Facebook is building Lasso, a video music app to steal TikTok’s teens

Facebook is working on a new application that hopes to attract the attention of teenagers while capitalizing on its important music licenses for record labels. Facebook is building an independent product where users can record and share videos of themselves synchronized with their lips or dancing popular songs, according to the information of current and previous Facebook employees.

The application is designed to be an independent competitor to Musically, which was a hit with teenagers and even pre-teens before Chinese technology giant ByteDance acquired the product of 60 million monthly users for around $ 1 billion and Incorporated into the company's TikTok application.

"It's basically TikTok / Musically . It's a full screen, designed for teenagers, fun and fun, and focused on creation," a source told me. "A lot of what they're doing is just trying to be cool and lying for this report."

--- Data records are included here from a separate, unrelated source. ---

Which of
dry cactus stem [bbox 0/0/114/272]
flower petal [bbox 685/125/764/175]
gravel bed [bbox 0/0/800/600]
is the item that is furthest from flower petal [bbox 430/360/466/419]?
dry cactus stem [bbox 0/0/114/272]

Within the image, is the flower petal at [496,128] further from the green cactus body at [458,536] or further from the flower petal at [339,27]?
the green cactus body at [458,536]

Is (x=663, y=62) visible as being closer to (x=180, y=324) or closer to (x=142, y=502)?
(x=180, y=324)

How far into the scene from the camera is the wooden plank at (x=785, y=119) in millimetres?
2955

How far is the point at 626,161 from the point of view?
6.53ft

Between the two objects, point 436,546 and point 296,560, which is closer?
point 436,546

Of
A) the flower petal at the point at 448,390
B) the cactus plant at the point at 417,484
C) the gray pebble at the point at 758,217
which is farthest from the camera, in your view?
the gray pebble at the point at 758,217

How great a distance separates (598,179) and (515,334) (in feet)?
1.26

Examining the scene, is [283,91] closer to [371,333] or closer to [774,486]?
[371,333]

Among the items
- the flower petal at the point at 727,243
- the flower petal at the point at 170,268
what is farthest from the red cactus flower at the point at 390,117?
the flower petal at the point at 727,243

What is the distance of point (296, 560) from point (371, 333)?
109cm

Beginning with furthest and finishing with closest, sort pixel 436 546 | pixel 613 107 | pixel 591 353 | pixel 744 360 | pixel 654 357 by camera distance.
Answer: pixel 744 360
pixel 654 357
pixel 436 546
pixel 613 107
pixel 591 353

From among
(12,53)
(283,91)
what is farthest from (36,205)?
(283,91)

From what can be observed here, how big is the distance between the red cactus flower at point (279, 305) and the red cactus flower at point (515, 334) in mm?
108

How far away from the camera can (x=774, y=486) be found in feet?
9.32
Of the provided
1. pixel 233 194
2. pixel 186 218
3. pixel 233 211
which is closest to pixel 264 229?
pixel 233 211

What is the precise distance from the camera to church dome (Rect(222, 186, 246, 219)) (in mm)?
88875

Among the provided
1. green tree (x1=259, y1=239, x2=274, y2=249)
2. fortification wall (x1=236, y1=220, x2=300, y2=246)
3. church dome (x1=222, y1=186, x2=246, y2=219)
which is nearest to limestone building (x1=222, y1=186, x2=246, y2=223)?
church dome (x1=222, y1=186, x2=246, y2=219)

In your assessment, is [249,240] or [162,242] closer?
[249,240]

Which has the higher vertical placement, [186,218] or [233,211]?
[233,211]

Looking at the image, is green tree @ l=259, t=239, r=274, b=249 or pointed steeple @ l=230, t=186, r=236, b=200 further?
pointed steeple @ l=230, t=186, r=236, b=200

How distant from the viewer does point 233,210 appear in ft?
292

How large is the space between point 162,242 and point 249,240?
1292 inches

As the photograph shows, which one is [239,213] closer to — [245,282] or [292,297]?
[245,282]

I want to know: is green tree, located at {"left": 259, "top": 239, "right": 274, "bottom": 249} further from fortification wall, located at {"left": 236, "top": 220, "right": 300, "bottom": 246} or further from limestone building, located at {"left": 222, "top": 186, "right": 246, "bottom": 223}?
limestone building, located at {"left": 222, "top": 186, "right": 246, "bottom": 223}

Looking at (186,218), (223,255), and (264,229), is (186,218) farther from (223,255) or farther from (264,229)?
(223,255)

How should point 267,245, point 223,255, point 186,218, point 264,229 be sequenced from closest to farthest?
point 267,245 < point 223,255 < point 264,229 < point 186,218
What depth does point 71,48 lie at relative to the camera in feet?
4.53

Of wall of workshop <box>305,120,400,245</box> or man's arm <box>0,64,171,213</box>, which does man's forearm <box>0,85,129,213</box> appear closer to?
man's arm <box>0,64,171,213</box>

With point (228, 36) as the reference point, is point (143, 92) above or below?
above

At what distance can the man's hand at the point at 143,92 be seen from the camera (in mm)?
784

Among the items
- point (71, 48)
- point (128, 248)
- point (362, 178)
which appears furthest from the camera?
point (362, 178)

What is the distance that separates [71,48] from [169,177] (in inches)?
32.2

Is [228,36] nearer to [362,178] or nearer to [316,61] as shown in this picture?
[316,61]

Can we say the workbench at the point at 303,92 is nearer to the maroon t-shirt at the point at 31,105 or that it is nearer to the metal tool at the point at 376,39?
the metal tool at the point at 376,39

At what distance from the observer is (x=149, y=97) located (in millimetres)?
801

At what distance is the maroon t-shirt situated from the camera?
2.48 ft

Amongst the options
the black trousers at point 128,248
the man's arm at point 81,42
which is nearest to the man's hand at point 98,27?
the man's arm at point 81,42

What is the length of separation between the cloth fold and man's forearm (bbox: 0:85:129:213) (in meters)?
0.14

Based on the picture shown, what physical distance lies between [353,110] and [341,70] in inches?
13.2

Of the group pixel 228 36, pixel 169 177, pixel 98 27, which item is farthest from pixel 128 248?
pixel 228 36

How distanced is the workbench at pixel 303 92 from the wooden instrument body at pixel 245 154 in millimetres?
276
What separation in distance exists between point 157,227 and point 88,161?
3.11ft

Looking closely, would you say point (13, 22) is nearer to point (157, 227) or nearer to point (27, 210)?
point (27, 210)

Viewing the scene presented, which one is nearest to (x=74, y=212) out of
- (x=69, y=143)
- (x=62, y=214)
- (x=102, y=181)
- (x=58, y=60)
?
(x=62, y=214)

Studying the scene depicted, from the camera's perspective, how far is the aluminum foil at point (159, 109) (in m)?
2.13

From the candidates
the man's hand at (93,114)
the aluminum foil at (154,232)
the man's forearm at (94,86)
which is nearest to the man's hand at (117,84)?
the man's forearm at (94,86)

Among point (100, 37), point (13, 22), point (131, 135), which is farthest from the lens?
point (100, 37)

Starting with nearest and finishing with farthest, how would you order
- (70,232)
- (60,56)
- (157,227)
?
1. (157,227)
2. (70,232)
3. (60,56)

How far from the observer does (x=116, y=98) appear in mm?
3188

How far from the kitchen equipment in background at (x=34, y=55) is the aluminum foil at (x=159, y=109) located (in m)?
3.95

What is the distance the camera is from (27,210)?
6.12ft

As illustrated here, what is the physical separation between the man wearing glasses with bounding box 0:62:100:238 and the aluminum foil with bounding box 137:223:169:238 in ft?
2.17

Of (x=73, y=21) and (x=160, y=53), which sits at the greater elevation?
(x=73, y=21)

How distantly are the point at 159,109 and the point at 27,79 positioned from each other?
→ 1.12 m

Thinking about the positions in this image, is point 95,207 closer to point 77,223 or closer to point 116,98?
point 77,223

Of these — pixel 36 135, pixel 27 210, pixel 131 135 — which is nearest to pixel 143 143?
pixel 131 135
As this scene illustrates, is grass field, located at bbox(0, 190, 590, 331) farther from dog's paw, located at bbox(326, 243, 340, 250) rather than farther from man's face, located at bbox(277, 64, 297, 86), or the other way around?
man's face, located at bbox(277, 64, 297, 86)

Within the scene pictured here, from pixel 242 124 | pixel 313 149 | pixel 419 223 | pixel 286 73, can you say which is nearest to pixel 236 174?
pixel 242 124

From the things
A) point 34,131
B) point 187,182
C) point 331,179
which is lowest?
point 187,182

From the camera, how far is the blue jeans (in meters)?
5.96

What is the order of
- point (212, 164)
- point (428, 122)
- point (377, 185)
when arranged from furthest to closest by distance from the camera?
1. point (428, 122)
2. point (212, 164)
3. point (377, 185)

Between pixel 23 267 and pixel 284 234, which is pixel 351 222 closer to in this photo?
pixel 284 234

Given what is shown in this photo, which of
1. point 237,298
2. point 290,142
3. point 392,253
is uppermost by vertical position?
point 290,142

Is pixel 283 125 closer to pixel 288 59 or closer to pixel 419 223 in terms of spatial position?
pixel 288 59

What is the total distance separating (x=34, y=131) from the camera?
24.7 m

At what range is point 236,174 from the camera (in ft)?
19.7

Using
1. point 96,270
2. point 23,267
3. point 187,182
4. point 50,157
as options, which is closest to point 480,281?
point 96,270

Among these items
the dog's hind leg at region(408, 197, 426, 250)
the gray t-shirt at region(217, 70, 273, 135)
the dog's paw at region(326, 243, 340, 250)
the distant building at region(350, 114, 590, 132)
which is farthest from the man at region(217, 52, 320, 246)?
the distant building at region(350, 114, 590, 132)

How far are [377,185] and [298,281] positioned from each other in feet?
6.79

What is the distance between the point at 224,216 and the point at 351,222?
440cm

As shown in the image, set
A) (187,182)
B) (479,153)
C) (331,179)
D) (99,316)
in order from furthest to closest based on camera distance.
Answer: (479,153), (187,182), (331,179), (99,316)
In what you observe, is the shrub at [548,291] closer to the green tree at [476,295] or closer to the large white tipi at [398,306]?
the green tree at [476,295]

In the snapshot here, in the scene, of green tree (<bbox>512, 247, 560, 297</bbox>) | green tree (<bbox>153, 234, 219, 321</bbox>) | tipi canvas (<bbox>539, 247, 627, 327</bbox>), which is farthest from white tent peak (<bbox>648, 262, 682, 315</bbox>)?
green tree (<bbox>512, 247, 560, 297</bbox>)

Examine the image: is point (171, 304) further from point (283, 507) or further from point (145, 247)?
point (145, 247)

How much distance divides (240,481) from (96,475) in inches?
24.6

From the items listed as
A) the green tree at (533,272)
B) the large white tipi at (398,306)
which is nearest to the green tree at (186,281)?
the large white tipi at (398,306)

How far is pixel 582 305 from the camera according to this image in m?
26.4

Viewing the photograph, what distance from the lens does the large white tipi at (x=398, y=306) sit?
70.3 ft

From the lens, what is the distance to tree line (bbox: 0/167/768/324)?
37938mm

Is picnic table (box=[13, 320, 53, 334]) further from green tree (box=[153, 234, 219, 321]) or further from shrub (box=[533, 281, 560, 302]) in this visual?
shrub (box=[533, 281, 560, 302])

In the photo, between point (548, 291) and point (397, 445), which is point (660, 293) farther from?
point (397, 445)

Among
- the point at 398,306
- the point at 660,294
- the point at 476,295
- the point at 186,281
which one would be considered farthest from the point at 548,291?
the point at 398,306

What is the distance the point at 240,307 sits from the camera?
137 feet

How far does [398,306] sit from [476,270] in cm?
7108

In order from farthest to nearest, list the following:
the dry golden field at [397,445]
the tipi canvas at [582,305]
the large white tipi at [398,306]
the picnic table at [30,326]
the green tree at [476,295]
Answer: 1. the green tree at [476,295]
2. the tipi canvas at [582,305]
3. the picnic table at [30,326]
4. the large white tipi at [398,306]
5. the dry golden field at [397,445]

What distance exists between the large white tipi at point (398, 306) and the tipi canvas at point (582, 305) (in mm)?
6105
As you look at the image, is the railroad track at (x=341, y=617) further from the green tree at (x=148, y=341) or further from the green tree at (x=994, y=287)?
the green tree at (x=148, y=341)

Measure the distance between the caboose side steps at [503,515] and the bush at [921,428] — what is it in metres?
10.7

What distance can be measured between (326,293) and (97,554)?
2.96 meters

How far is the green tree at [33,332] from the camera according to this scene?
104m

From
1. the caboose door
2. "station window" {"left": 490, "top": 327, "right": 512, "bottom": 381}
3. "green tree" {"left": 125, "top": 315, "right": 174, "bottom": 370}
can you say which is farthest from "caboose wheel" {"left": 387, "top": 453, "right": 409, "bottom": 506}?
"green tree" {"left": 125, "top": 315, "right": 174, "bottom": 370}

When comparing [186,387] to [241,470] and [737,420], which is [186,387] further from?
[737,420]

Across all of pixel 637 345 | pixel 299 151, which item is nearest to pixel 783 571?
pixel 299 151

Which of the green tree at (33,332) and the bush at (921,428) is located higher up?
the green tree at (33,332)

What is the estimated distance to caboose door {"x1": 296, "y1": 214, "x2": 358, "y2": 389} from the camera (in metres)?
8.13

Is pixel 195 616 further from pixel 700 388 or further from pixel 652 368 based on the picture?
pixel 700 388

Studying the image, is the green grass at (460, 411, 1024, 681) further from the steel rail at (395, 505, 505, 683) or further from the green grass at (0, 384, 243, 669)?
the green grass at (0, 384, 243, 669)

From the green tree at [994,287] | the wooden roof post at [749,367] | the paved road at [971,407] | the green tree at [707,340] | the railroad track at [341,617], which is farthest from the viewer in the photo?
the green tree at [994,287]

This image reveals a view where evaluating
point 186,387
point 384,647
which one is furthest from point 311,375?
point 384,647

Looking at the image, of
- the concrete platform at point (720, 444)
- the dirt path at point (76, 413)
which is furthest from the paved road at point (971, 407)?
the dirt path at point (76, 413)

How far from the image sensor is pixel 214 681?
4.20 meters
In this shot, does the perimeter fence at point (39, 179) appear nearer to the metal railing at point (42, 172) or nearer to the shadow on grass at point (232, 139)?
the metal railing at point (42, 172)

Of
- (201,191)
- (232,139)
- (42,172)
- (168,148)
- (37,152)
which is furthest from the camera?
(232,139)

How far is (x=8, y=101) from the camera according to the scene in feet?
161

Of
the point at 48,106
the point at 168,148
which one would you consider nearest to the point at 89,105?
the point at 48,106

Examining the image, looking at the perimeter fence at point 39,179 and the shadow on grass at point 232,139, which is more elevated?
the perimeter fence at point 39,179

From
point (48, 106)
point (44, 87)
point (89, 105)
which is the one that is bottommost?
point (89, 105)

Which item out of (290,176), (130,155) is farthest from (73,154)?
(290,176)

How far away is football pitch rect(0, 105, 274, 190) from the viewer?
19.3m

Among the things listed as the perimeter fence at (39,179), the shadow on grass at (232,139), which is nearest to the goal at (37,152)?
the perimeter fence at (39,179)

The product is being created by members of Facebook's video and video team under the leadership of Facebook's lead product designer, Brady Voss. , one source

One of the leaders of the Facebook video and music application team is Brady Voss, who created this Montage feature as part of a Facebook hackathon in 2016

Voss previously worked on the TV application from Facebook and in the recently closed Hello Standalone app For a 2016 hackathon project that introduced Mark Zuckerberg, Voss created a technology called Montage that would link photos of, say, a snowboarder doing a trick on a single image as in a Stationary Time Lapse Now he has again simplified creative expression with Lasso. "Brady is great with new and fun cameras and videos," said one source.

Facebo ok has been researching the space of the music application for teenagers since 2016, when a source says that the company started a research project to study Musically. There were suspicions that Musically might not be as popular as they promoted it, and Facebook relaxed.

Then, earlier this year, Facebook's musical efforts were revived when it secured licensing agreements with all the major record labels. At first, this only prevented user videos, including music style lip sync clips, from being removed for copyright infringement.

But soon launched music stickers on Instagram that allow you to add soundtracks to your Stories, and that feature was launched. On Facebook today. The company also began to experiment with a feature of Lip Sync Live to play karaoke live, and today Facebook opened it for Pages and began to display the lyrics of some songs on the screen. It aims to allow users to add their favorite songs to their profile so that friends can listen to a segment in what looks like a throwback to MySpace Music.

Meanwhile, TikTok is on the rise. According to the Annie application.

Now, only 5 percent of US teens. UU They cite Facebook as their favorite social platform, according to Piper. Jaffray survey. The percentage that uses it monthly has dropped from 60 percent to 36 percent since the spring of 2016. Facebook needs new ways to engage teens beyond Instagram and WhatsApp, and an independent music application potentially lacking its own brand It could be a better approach than cramming features for teenagers. as Lip Sync Live in your main application uncool.

Facebook already tried to recover the youth with independent applications like Poke, Slingshot, Bolt, Flash and other variations on Snapchat. But with American giants such as Snap and YouTube neglecting to build the right tools to create video music, Facebook has the opportunity to challenge China's ByteDance . Most people are not interesting with the camera, especially the clumsy teenagers. But with the right soundtrack, a stupid video selfie can become epic, or at least stupid enough to see it.